Introduction to LSA
Theory and Methods
LSA as a Theory of Meaning
Thomas K Landauer
Pearson Knowledge Technologies and University of Colorado
The fundamental scientific puzzle addressed by the latent semantic analysis (LSA) theory is that there are hundreds of distinctly different human languages, every one with tens of thousands of words. The ability to understand the meanings of utterances composed of these words must be acquired by virtually every human who grows up surrounded by language. There must, therefore, be some humanly shared method—some computational system—by which any human mind can learn to do this for any language by extensive immersion, and without being explicitly taught definitions or rules for any significant number of words.

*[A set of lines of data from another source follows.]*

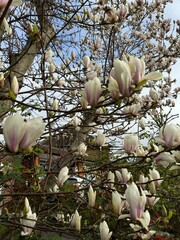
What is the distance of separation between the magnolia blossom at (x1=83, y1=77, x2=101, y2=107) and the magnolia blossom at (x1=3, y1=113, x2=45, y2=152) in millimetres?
351

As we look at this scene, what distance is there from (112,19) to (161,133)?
1.13 meters

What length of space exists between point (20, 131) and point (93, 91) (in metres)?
0.40

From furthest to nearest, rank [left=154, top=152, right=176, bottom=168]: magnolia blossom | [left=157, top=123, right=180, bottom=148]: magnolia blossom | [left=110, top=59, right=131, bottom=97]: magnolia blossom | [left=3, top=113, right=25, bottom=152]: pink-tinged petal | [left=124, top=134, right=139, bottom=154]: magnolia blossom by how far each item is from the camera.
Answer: [left=124, top=134, right=139, bottom=154]: magnolia blossom
[left=154, top=152, right=176, bottom=168]: magnolia blossom
[left=157, top=123, right=180, bottom=148]: magnolia blossom
[left=110, top=59, right=131, bottom=97]: magnolia blossom
[left=3, top=113, right=25, bottom=152]: pink-tinged petal

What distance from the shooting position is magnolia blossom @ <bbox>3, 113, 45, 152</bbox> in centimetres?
96

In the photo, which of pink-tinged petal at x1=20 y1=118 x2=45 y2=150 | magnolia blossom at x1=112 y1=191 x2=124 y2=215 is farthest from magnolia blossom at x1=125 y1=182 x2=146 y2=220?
pink-tinged petal at x1=20 y1=118 x2=45 y2=150

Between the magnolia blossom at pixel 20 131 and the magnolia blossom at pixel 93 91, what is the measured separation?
1.15ft

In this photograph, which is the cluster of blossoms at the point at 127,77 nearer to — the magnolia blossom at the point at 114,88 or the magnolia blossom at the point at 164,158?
the magnolia blossom at the point at 114,88

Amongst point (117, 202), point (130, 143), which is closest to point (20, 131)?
point (117, 202)

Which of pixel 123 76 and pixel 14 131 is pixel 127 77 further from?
pixel 14 131

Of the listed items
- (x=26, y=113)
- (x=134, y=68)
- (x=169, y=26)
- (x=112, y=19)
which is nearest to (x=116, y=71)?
(x=134, y=68)

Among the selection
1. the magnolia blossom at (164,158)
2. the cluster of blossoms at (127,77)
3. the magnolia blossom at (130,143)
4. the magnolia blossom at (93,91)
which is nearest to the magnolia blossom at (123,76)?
the cluster of blossoms at (127,77)

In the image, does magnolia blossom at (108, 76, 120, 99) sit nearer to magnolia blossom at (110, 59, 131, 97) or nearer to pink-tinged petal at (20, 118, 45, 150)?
magnolia blossom at (110, 59, 131, 97)

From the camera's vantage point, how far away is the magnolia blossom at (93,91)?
1279mm

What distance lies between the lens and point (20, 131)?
963 mm
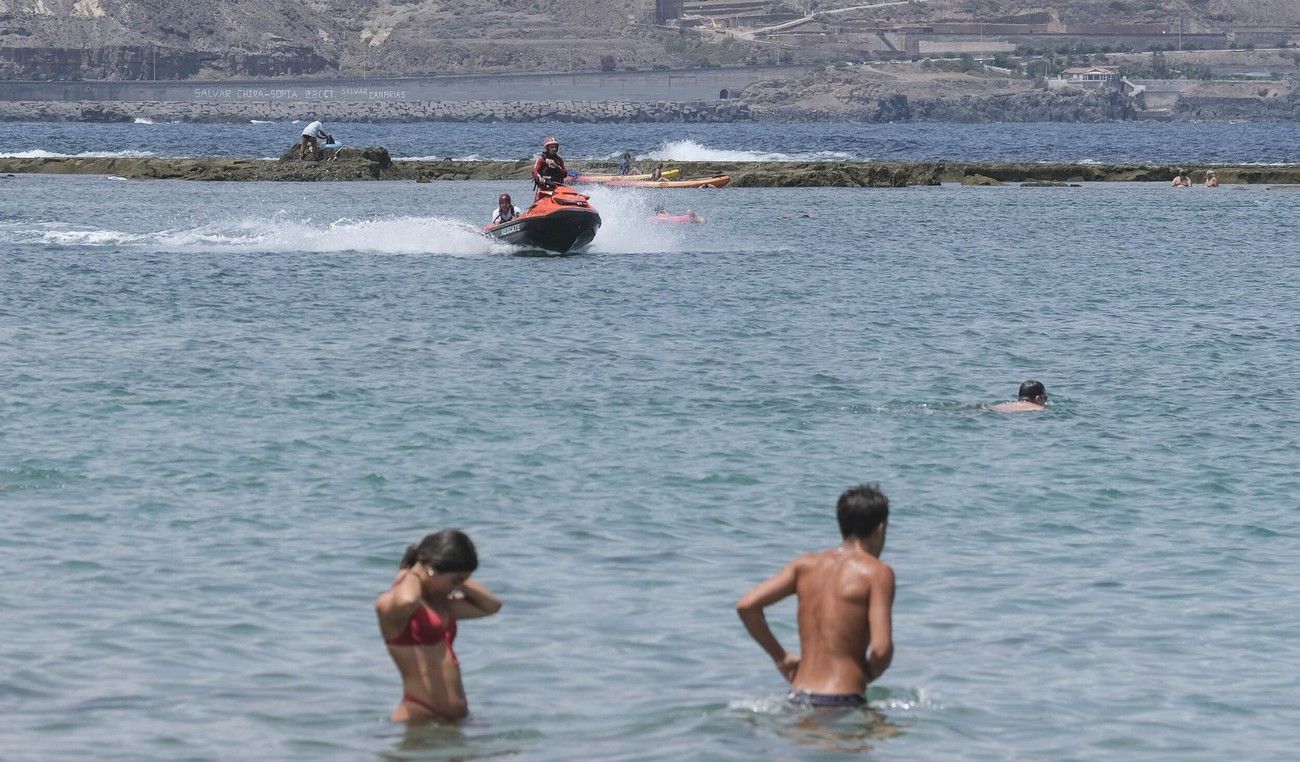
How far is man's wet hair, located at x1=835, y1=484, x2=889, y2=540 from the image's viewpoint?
8.98 meters

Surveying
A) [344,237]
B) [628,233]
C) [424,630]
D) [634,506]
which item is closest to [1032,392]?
[634,506]

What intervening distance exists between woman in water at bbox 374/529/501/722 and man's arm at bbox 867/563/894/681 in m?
1.78

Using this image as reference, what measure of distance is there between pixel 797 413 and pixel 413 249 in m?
25.5

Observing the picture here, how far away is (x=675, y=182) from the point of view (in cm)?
7850

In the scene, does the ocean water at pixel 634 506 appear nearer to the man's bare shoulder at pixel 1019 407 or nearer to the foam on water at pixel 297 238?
the man's bare shoulder at pixel 1019 407

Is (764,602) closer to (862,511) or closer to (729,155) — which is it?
(862,511)

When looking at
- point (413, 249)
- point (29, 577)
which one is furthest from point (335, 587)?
point (413, 249)

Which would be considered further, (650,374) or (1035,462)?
(650,374)

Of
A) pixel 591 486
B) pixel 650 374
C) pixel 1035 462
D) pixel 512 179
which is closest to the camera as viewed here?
pixel 591 486

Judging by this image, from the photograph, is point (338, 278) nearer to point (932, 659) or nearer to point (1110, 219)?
point (932, 659)

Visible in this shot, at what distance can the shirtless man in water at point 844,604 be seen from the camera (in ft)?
29.5

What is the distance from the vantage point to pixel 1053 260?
144ft

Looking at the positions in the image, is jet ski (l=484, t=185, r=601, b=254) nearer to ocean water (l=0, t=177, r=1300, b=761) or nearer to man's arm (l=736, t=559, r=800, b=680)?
ocean water (l=0, t=177, r=1300, b=761)

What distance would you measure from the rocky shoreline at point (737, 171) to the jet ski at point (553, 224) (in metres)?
40.5
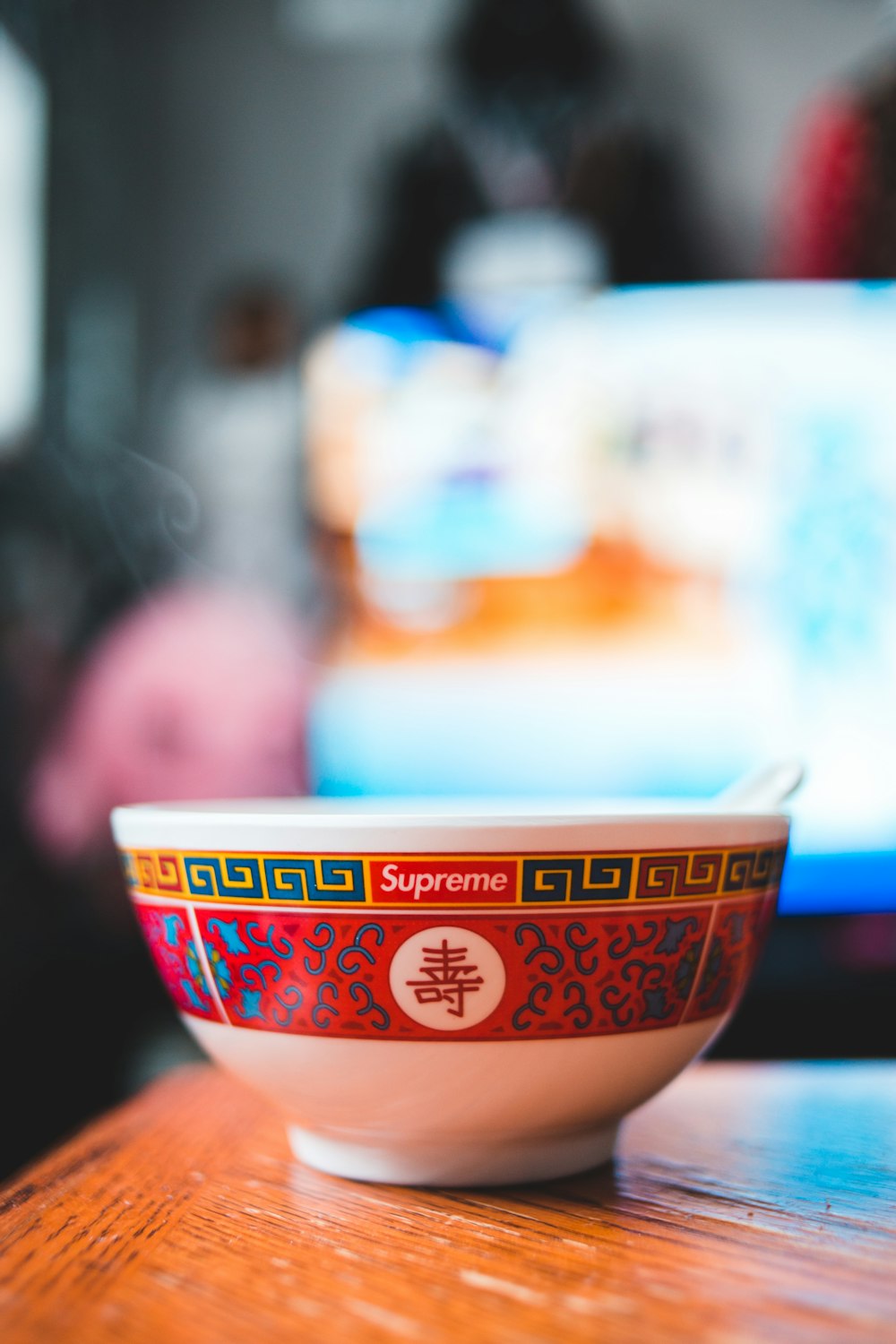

Most past and still popular discussions of the problem focus on debates concerning how much of this capability is innate and how much learned (Chomsky, 1991b) or what abstract architectures of cognition might support it—such as whether it rests on association (Skinner, 1957) or requires a theory of mind (Bloom, 2000).
The issue with which LSA is concerned is different. LSA theory addresses the problem of exactly how word and passage meaning can be constructed from experience with language, that is, by what mechanisms—instinctive, learned, or both—this can be accomplished.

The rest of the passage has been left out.